(Selected extract Opens)
Then, a mere day after the happy return to daycare it’s our nanny who tested positive, so we had to keep cruising on staggered work days for another week. We’re now in the clear and testing the little one three times a week. It’s mandatory. Fingers crossed this works and is worth it.

The other factor in this text-editor-less spell is… I’ve been enjoying note-taking in Notion, as I mentioned last month. It’s not as fast as I’d wish it were but just quite pleasant to use.


It’s been a good month for borderline order-obsessed folks like me. I got to do a whole bunch of cleaning up of the AWS accounts I run, deleting and unallocating cloud resources as if it was raining.

I like running a tight ship. It’s easier to maintain and to enforce policies across. Two examples in Global Witness’ Data & Investigations team:

  1. As I reduced our many non-overlapping VPCs and subnets to a couple, setting up Tailscale as a mesh Wireguard tool really opened up opportunities, including in the literal sense by granting access to private resources.
  2. As I now have fewer things to look after and more of the similar kind, I could turn my attention to adding further consistency to the few micro services we’ve got going. Now we’re one step away from automated deployment and easier health monitoring. And it’s just so much easier to list what we’re running and how it’s running.

One item of note this month – which Louis must have forgotten to mention:

We’re now trialing running PostgREST to interface between databases RDS and Observable notebooks. Now our public Observable notebooks can use our RDS data from REST endpoints created behind-the-scenes and in pure SQL fashion, which PostgREST kindly maps to views.

We had been looking for this missing piece in the puzzle for a while.


Working a little over half-time isn’t so bad. One downside I found is that it becomes okay for tasks to “spill over” into un-booked time, at the expense of the latter.
But with this extra time and since I can’t ride, I managed to get into a much more consistent running rhythm, clocking about 75km this month.

I also had a bit of time for pro-bono work, and I’m super happy to reconnect with Airwars folks. It’s been, wow, maybe four or five years since I stepped down from an active role, and it’s funny to see how some things have changed and some haven’t.

One area of interest with them is their Wordpress-centric workflow, which has the unfortunate consequence to keep away from folks the raw dataset of incidents of concern, since the PHP-MySQL layer co-mingles with the CMS and web output.

And I don’t know about you but I’ve never had a good experience building on top of Wordpress…


So there are two questions in here: one is about custodial data practices and enabling self-service querying/analysis for a variety of technical levels ; the second is about content management systems (CMS) and their use for data inputting.

In other words: beyond spreadsheets, what tools for researchers to populate a database?

One strand of experiments Niko and I are running focus on headless CMS: the nice GUI used to manage and write content is de-coupled from how the database is ran and the content is rendered.

The second looks at tools à la AirTable, BaseRow, which aim to empower engineers to empower their non-technical colleagues, and everyone would look at the same database through a different prism.


I hope to have an update to share on the Digital Evidence Toolkit next month. Spoiler: it’s got to do with Datalog, open-source v AWS, and fancy temporality management. For now I’m just excited by the new stuff.


Where is the Moon from my window

Oh, and I finally published a v1 version of the Moon sketches I mentioned last month. It’s only the base chart (in Observable Plot) for now but I aim to include some <ref-fu and to get it over the line.

The notebook got in the “most liked” little sidebar for a while, so that’s my kid and me happy about it!
(Selected extract Closes)
(Data shown Opens)
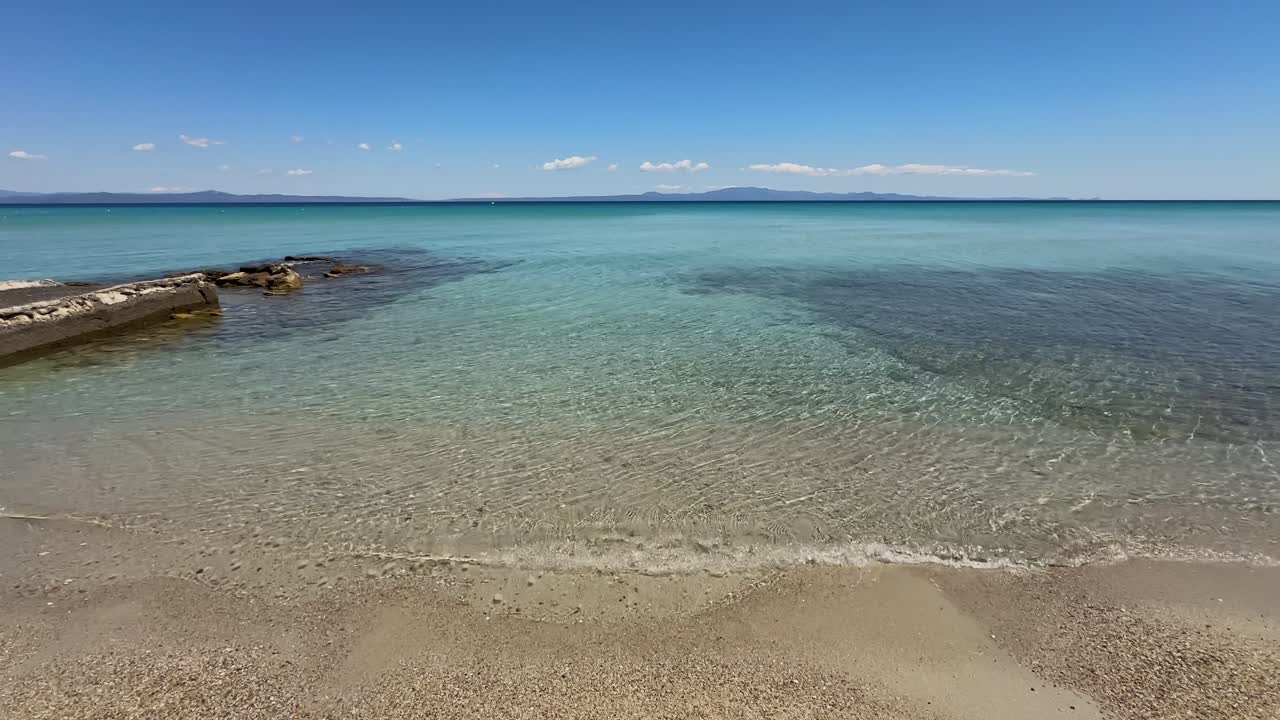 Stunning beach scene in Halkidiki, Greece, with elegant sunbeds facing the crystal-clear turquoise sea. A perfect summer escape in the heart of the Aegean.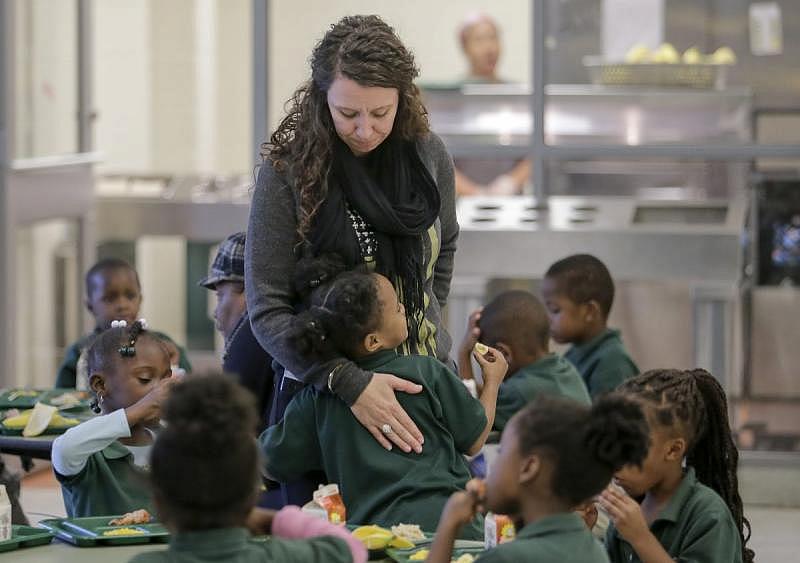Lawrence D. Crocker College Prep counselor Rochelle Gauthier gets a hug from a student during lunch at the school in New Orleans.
(Data shown Closes)
▶ [Work instruction 1]:
Answer these questions from the monthly update:
(a) How many times a week is the little one now being tested?
(b) About how many kilometers of running does the writer report for the month?
(c) About how long ago did the writer step down from an active role with Airwars?
▶ [Work instruction 2]: In the monthly update, the paragraphs from "I like running a tight ship." through "We had been looking for this missing piece in the puzzle for a while." mention several software tools and services by name. List every one of them.
▶ [Work instruction 3]: Reproduce everything in the monthly update from "I also had a" down to "for data inputting.".

▶ [Task solution 1]:
(a) Three times a week.
(b) About 75km.
(c) Maybe four or five years.

▶ [Task solution 2]:
- Tailscale
- Wireguard
- PostgREST
- RDS
- Observable

▶ [Task solution 3]:
I also had a bit of time for pro-bono work, and I’m super happy to reconnect with Airwars folks. It’s been, wow, maybe four or five years since I stepped down from an active role, and it’s funny to see how some things have changed and some haven’t.

One area of interest with them is their Wordpress-centric workflow, which has the unfortunate consequence to keep away from folks the raw dataset of incidents of concern, since the PHP-MySQL layer co-mingles with the CMS and web output.

And I don’t know about you but I’ve never had a good experience building on top of Wordpress…


So there are two questions in here: one is about custodial data practices and enabling self-service querying/analysis for a variety of technical levels ; the second is about content management systems (CMS) and their use for data inputting.